I asked the group to give advice to the makers of new TV at the Video on the Net conference I’ll be attending in a week and a half. Betsy said they are seeing “microjournalists” who are expert and credible and they’d like a relationship (promotional and commercial) with them but also need a trust system to help determine who is good (a system used by the public, not the network). George advised focus (serve a topic and stay on topic) and scale (get distributed). Larry advised aggregation, putting together shows/sites in networks large enough to be worth advertisers’ effort.

BBC on YouTube

The embargo just came off a BBC announcement that they’re putting video on YouTube to reach more audience, worldwide. “YouTube is a key gateway through which to engage new audiences in the UK and abroad,” BBC Director-General Mark Thompson said in the release. “It’s essential that the BBC embraces new ways of reaching wider audiences with non-exclusive partnerships such as these.” Smart, those Brits.

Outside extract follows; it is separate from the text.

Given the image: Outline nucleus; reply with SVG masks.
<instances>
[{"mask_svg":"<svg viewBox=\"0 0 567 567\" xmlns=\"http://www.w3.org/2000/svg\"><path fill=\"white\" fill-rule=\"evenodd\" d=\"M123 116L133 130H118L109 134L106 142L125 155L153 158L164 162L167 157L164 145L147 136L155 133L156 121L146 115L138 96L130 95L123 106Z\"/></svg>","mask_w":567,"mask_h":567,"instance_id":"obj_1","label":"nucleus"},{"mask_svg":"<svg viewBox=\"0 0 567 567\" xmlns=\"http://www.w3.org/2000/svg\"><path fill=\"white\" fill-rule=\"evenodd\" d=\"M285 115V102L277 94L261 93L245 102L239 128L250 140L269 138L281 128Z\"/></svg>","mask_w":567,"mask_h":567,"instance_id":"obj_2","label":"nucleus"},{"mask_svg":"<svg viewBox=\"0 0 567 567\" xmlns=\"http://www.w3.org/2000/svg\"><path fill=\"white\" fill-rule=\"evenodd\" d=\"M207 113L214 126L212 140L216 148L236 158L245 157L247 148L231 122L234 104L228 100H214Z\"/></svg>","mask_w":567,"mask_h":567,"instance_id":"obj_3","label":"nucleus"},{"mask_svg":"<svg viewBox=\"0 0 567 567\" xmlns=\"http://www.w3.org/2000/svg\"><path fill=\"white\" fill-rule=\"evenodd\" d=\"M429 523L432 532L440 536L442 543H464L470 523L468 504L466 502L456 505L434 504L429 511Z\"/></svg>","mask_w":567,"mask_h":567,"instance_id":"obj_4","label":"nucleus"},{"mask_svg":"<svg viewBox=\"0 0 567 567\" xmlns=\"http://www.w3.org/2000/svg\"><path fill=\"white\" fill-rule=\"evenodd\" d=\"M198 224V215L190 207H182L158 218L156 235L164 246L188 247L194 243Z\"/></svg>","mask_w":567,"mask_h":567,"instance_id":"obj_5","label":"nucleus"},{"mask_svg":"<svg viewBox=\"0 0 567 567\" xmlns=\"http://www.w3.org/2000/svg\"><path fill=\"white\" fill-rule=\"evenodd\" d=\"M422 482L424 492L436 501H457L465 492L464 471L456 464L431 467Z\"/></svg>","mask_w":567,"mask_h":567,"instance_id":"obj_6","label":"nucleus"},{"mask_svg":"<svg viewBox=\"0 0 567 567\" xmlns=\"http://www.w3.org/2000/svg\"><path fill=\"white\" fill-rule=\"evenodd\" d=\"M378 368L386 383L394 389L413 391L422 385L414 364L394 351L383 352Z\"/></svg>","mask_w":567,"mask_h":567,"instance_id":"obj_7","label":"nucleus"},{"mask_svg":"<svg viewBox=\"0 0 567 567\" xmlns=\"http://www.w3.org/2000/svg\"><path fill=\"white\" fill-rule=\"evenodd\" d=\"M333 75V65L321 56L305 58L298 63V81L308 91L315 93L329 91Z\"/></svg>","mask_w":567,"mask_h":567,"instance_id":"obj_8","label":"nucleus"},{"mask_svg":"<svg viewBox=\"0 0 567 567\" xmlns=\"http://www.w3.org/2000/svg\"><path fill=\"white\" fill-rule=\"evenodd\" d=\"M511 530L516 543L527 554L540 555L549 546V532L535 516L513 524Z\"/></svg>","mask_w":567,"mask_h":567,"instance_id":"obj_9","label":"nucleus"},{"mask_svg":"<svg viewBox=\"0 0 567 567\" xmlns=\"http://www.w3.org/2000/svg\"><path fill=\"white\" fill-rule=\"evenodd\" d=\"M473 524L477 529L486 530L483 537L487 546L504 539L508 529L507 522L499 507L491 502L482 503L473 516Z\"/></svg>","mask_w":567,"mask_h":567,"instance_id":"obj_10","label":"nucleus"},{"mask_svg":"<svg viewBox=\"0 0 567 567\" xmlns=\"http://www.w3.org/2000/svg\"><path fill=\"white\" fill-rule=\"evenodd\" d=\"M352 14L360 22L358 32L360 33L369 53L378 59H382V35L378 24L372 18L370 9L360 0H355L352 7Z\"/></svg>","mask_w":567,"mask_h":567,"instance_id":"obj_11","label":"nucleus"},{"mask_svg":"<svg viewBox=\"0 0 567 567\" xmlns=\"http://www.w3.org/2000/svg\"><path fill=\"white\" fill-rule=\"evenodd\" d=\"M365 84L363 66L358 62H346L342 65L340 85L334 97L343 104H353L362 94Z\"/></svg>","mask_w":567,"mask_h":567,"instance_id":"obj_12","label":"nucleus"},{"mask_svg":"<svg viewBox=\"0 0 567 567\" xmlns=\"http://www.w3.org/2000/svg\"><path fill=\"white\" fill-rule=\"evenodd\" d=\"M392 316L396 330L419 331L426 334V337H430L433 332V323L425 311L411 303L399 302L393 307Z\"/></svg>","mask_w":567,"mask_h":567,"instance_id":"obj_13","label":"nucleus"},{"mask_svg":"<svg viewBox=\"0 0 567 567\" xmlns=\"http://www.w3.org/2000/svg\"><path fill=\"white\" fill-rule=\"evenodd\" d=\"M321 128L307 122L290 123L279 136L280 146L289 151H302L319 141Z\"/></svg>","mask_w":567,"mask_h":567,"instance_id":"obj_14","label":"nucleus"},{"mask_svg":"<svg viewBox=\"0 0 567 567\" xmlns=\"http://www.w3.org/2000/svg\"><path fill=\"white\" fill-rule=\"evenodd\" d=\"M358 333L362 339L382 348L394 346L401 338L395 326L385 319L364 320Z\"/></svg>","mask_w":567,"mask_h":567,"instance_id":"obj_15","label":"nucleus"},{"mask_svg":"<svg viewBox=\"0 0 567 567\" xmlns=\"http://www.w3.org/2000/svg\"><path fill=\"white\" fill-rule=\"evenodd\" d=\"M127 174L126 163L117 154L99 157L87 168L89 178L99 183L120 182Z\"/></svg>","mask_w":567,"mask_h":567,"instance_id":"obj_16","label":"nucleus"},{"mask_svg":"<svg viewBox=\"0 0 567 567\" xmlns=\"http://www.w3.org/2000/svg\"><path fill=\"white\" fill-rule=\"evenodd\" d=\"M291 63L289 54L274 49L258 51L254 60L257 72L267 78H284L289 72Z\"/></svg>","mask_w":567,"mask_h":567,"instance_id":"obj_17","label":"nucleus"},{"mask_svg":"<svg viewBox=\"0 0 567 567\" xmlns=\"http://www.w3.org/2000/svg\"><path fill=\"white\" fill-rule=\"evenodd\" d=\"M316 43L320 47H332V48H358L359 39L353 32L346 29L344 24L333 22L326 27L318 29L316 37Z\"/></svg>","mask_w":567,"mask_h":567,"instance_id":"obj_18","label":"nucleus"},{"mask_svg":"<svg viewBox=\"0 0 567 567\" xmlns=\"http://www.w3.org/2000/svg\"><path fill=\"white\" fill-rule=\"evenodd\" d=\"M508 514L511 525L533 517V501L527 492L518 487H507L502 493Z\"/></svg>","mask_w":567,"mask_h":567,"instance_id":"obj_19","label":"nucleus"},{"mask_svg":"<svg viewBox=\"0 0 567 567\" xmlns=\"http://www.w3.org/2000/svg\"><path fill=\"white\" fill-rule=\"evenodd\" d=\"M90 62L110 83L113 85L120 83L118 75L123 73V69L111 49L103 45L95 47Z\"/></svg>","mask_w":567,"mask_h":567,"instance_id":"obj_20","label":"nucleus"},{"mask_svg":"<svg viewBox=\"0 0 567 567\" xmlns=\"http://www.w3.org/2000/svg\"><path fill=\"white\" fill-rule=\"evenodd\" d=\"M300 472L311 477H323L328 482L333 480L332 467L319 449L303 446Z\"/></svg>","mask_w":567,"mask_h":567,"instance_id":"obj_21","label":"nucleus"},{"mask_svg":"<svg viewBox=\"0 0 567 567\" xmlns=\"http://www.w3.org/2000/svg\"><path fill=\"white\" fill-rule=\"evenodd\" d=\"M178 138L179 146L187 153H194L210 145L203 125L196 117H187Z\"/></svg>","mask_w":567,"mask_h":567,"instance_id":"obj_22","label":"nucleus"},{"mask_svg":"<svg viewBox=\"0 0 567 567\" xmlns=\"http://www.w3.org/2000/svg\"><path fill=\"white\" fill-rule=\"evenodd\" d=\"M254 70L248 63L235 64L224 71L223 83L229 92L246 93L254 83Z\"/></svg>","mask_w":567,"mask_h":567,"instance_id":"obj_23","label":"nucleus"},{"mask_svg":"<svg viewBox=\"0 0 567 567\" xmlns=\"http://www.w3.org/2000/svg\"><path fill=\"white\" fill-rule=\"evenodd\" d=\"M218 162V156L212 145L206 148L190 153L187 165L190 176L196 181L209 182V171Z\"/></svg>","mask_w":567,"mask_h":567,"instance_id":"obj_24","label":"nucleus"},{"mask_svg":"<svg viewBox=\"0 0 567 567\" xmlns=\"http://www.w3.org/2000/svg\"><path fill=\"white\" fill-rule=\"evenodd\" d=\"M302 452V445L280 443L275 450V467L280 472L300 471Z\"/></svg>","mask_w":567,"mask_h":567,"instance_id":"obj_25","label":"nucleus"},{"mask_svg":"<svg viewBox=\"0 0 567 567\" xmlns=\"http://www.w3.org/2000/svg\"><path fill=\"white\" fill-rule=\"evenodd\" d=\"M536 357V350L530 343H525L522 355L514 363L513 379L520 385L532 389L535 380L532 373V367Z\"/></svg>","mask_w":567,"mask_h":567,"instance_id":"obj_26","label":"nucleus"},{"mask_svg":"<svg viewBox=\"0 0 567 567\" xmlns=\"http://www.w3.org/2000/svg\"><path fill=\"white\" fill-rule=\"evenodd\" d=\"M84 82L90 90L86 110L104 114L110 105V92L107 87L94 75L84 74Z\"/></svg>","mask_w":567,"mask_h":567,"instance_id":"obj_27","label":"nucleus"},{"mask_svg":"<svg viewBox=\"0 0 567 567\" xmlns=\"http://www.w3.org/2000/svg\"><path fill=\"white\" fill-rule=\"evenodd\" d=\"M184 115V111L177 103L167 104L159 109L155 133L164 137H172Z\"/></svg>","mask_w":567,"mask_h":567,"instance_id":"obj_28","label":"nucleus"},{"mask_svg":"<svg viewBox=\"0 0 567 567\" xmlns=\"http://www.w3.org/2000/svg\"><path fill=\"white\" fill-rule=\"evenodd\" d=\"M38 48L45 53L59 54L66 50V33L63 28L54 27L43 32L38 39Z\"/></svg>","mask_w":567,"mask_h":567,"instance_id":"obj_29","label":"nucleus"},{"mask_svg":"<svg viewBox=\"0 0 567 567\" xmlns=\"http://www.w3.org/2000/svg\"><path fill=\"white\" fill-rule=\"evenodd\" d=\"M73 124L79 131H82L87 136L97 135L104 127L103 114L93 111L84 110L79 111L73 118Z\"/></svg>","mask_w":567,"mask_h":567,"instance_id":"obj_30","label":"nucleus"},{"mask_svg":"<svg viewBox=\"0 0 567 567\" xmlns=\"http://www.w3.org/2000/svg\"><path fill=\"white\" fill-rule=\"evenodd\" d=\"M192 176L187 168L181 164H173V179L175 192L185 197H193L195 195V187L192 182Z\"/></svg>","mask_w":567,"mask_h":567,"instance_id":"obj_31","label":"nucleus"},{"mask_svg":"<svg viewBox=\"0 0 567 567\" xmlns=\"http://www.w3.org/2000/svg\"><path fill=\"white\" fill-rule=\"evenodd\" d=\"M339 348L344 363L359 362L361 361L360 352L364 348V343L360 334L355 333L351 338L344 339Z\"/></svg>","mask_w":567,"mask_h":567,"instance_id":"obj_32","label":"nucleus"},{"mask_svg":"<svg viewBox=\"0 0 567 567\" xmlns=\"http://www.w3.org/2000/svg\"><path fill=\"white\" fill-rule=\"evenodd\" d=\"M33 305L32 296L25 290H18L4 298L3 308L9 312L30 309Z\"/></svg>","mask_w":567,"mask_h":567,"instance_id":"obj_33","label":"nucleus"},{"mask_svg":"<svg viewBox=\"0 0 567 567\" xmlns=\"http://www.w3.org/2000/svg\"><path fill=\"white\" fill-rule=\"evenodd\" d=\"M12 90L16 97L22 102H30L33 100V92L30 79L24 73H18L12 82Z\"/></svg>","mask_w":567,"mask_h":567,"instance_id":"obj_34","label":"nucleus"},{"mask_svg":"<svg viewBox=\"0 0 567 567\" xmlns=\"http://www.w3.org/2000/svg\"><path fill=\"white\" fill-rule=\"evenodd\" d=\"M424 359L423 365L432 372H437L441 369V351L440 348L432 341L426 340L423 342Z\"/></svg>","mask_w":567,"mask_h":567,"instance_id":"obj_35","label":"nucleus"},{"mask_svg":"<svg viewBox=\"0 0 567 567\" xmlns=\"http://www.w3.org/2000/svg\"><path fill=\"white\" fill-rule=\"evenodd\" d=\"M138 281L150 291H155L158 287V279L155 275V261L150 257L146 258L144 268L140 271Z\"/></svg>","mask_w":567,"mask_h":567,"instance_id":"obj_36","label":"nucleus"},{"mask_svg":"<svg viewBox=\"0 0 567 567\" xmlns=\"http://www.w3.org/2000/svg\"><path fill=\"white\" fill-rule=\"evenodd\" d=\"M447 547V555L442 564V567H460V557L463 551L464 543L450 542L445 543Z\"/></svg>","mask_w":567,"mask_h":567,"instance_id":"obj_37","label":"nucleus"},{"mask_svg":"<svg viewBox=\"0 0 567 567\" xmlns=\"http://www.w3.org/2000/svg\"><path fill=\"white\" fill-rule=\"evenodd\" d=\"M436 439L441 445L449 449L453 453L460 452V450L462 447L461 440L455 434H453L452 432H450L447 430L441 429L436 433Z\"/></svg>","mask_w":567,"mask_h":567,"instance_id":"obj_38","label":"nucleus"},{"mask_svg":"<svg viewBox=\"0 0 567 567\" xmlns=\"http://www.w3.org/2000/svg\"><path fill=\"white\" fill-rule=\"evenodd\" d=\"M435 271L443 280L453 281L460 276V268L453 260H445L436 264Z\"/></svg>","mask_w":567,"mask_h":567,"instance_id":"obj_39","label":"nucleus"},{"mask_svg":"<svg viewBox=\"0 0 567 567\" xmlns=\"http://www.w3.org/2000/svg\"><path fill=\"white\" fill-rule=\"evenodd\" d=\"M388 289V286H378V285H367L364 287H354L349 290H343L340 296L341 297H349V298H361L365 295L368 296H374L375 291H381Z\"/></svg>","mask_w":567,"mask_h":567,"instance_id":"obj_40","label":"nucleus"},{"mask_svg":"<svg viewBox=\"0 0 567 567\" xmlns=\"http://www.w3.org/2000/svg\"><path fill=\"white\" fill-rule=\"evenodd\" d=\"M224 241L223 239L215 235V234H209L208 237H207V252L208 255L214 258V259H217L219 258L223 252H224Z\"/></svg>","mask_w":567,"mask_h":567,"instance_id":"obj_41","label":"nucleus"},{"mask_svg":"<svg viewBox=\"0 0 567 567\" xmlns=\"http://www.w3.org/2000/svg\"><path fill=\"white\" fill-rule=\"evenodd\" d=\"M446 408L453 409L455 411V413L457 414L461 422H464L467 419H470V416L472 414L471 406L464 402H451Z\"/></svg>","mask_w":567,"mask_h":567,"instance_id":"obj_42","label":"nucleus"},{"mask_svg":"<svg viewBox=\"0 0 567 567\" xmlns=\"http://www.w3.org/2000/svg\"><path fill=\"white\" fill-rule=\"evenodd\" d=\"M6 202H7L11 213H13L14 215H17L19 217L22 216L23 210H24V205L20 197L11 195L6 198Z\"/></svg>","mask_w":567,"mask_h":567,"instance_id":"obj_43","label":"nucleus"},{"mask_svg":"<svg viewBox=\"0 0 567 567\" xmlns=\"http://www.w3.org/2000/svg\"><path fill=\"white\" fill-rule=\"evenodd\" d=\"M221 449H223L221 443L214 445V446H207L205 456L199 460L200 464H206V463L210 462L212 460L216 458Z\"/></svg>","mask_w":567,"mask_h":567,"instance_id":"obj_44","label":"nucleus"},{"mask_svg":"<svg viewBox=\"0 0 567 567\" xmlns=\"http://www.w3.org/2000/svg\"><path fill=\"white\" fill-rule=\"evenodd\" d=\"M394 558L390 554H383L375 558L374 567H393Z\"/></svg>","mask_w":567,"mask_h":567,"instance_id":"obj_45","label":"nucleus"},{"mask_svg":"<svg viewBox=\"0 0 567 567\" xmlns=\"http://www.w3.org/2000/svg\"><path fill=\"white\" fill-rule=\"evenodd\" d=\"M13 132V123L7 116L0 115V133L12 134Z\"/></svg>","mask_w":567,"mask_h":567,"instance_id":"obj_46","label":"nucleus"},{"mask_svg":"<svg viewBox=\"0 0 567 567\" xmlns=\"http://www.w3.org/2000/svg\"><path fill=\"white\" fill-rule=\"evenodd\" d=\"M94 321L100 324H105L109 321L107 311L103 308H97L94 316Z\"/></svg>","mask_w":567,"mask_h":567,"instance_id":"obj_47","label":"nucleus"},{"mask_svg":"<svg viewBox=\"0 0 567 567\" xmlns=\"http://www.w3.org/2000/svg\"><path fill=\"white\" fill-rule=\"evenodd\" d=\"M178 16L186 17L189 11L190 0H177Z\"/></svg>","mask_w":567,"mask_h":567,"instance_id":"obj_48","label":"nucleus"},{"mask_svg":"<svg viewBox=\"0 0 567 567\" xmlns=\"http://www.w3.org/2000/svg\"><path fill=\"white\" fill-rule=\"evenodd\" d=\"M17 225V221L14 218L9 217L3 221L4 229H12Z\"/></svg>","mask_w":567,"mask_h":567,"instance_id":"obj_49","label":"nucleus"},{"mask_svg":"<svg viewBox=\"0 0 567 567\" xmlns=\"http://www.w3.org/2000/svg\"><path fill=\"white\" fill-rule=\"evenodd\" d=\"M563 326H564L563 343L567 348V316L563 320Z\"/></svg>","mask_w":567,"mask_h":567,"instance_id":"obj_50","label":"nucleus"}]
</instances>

The BBC will put up clips of new shows and promotional stuff about such stalwarts as Doctor Who. BBC Worldwide — which, as a for-profit division will take advertising — will show clips from Top Gear, Spooks, shows with David Attenborough, and more. And BBC Global News will provide 30 news clips a day, also ad-supported (and available only to us ferners). From the release: “Users will be able to comment on clips, rate them, recommend them to friends and post their own video responses to communicate with the BBC and other viewers.”

I’ll link to articles when they make it online.

:LATER: Here‘s Media Guardian’s coverage.